**TEXTO FUENTE**
============
Gotas de sangre/Sociedad desorejada
Sociedad desorejada
Con escama de algunos incrédulos, que creen que la Luna es de pan de horno y París un dechado de finuras, he llamado la atención del lector sobre la tendencia general en los malhechores franceses de cortarle, y a veces mascarle, la oreja al prójimo. Sabido es que, discurriendo sobre la procreación de la especie, el doctor Pinard ha dicho que «actualmente se procrea en Francia lo mismo que se procreaba en la edad de piedra», y que a esto se debe el que las generaciones son raquíticas y garabatosas moral y materialmente. Puede que a dicha circunstancia se deba igualmente la referida tendencia a desorejar al prójimo, porque estemos haciendo, sin notarlo, la vida lacústica que hicieron los primeros animales.
El examen de estas consideraciones podría llevarme muy lejos; pero como mi único fin trascendental, en este caso, es llevar esta carta al correo, me voy derecho a la oreja.
Anteayer precisamente noté, en rápida conversación con el lector a propósito de la envenenadora Juana Gilbert, que ya no se envenena por pasión exclusivamente, sino también por gusto. Lo mismo se debe decir del desorejamiento. Hasta hace poco tiempo se desorejaban los amantes celosos y los hombres reñidores. El desorejamiento de Montpellier viene a probar que también se desoreja por gusto.
El hecho de autos refiere que dos oficiales suecos, tenientes de la Guardia del Rey de Suecia, que estaban en Montpellier «perfeccionándose en la instrucción francesa», salieron de paseo y fueron acometidos por dos energúmenos que les mordieron cruelmente las orejas. Los lóbulos respectivos, desprendiéndose, cayeron al suelo, de donde fueron recogidos por los oficiales con la esperanza de que se los pegasen; pero el cirujano que los curó en el hospital adonde fueron conducidos teme que los lóbulos no se peguen; en cuyo caso los oficiales de la Guardia Real de Suecia volverán a su país con todo el aspecto de dos fieros mastines, como prueba de haberse «perfeccionado en la instrucción francesa.»
Si los agresores conociesen a los agredidos pudiera creerse que les habían operado para que no se hicieran los suecos o los sordos; pero consta que ni tenían con ellos ningún motivo de resentimiento, ni les conocían, ni esperaban tropezárselos, con notorio detrimento de los consabidos lóbulos. Los desorejaron, pues, por afición.
============
**DATOS PROPORCIONADOS**
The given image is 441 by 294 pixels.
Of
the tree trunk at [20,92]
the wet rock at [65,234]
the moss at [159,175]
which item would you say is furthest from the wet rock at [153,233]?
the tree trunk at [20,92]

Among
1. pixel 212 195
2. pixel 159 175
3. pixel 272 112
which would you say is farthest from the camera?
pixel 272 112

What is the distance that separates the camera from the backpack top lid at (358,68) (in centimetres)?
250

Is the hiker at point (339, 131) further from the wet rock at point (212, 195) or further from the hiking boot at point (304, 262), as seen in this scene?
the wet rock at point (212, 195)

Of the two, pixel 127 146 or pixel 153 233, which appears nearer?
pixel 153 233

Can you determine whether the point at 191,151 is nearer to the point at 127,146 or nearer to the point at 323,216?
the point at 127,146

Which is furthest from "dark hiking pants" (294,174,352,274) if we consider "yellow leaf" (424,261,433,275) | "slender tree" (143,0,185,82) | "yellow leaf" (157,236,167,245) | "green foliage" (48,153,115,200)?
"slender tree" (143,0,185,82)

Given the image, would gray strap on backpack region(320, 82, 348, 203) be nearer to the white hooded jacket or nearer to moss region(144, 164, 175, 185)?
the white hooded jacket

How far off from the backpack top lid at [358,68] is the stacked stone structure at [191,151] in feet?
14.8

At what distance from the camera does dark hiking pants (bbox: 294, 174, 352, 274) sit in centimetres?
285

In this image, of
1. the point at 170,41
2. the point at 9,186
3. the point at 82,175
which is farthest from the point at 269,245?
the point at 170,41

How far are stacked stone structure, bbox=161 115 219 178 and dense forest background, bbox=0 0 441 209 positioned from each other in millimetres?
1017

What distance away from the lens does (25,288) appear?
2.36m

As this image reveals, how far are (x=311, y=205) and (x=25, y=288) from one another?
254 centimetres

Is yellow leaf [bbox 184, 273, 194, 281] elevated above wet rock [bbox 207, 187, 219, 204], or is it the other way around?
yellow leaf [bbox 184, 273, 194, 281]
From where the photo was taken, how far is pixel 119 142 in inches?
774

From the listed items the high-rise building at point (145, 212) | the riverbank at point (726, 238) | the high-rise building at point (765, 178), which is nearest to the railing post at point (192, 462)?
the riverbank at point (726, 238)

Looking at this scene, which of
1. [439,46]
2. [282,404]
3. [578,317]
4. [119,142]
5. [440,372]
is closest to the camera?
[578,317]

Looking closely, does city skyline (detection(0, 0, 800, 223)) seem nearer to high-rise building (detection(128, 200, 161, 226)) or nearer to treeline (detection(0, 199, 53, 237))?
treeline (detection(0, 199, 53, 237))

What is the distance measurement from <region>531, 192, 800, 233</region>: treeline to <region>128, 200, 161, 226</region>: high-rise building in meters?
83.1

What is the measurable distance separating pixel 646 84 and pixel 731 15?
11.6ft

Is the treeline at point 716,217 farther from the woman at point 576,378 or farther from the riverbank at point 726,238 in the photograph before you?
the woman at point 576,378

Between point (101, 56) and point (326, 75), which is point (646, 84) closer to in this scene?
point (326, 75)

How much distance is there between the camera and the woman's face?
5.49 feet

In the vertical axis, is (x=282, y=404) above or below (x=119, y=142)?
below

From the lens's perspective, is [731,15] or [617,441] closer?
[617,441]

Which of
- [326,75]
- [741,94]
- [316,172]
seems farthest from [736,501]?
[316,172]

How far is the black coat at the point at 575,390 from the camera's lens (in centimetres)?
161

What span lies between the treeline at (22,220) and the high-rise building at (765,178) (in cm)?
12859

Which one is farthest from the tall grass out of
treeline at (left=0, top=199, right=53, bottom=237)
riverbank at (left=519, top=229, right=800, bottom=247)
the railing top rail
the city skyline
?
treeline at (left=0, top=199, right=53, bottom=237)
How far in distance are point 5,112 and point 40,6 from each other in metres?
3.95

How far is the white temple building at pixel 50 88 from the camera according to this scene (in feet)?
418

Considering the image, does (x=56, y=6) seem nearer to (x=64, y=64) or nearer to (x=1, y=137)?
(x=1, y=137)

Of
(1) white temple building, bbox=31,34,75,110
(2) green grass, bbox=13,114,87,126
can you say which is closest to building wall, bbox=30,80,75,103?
============
**QUÉ HACER**
Copia del texto sobre la sociedad desorejada, sin cambiar una sola palabra, todo el fragmento que va desde "El examen de" hasta "a la oreja.".

**RESPUESTA**
El examen de estas consideraciones podría llevarme muy lejos; pero como mi único fin trascendental, en este caso, es llevar esta carta al correo, me voy derecho a la oreja.